I took a deep breath and continued to push the suit down where it refused to go. I pushed, and wiggled, but it remained dormant.
Time had become an issue.

Several more gigantic shoves and it slid down to the floor, just in a nick of time.

My toughest challenges lay ahead.

I bent over and grabbed hold of the sopping wet coil hugging my ankles, but the wad of fabric in my mouth made it impossible to see what I was doing. A solid five minutes of backbreaking tugging got the suit back up to my hips, but no further. I was trapped in a Mexican toilet and held hostage by a floral print boa constructor.

I wondered if my husband had noticed how long I’d been gone. I thought about shouting, but I wasn’t about to let anyone rescue me in this condition.

It was then I saw the pipes on the wall in back of the toilet that I hadn’t noticed before. I removed the cover-up from my teeth, tucked it between the pipes and returned to do battle with my suit.

Several lifetimes later I succeeded in getting the suit all the way up, no thanks to my two useless girls. I reached for my cover-up, and then the unthinkable happened. It slipped from my fingers and dropped into the toilet. What to do? Who was I kidding? That cover-up could have been a diamond encrusted Diane von Furstenberg original and there was no way in hell I was going after it.

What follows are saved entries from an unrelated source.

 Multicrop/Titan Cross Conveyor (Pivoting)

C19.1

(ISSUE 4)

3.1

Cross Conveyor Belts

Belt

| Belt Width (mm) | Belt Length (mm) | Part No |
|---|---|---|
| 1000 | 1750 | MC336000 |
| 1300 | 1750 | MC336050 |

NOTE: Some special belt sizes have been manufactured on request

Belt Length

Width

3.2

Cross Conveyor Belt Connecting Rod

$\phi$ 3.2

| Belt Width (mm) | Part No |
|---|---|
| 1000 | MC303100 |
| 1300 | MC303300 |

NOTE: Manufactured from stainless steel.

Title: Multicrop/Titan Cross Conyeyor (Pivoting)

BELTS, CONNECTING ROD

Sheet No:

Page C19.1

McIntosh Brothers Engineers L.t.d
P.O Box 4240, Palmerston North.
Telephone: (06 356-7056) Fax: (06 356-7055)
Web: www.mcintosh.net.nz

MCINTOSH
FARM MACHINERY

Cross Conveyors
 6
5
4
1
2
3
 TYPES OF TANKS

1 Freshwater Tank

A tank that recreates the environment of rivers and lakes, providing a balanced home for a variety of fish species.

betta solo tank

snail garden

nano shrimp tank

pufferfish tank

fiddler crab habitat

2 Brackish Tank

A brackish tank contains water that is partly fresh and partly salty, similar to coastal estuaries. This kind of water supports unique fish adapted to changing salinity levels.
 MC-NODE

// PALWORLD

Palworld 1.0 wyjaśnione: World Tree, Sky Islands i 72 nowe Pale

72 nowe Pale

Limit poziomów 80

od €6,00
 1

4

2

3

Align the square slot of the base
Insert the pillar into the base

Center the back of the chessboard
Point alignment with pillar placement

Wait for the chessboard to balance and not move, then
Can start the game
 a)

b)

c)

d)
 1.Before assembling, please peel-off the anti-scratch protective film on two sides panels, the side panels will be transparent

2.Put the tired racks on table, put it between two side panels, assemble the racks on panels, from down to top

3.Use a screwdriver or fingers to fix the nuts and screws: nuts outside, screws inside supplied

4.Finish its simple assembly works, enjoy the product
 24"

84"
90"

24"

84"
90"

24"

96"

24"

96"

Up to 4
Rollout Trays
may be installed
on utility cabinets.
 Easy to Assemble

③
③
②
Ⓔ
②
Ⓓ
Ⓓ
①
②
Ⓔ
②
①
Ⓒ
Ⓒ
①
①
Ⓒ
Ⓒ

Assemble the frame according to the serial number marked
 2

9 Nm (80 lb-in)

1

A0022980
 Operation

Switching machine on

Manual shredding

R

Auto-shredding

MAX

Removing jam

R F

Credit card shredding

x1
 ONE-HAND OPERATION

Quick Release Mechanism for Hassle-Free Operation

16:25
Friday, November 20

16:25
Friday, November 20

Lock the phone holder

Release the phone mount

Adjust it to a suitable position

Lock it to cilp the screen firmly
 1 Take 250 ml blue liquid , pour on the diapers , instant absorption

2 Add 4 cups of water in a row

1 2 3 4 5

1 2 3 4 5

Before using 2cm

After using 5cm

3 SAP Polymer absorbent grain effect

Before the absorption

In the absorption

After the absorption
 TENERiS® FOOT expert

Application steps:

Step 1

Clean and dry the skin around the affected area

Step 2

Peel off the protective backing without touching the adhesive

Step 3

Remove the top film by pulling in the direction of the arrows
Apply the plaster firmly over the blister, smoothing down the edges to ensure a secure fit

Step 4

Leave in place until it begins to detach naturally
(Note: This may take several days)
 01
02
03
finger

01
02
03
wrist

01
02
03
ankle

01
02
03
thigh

I exited the restroom and walked toward my lounge chair. As I prepared to sit a woman, several chairs away beckoned to me.

“Excuse me,” she smiled. “I don’t want to embarrass you but there’s a long strip of toilet tissue stuck to your back and another one behind your right thigh.”
Thank you didn’t seem appropriate, so I giggled and reached for the wet paper on my back. When it only came off in tiny strips, I asked for my husband’s help. As he peeled off paper he said, “I understand how it may have attached itself to the back of your thigh but I’m anxious to hear how it got stuck to your back and shoulders.

“I picked up my sunglasses, hat, and book, and dropped back into my lounge chair. “It’s not something I care to discuss.”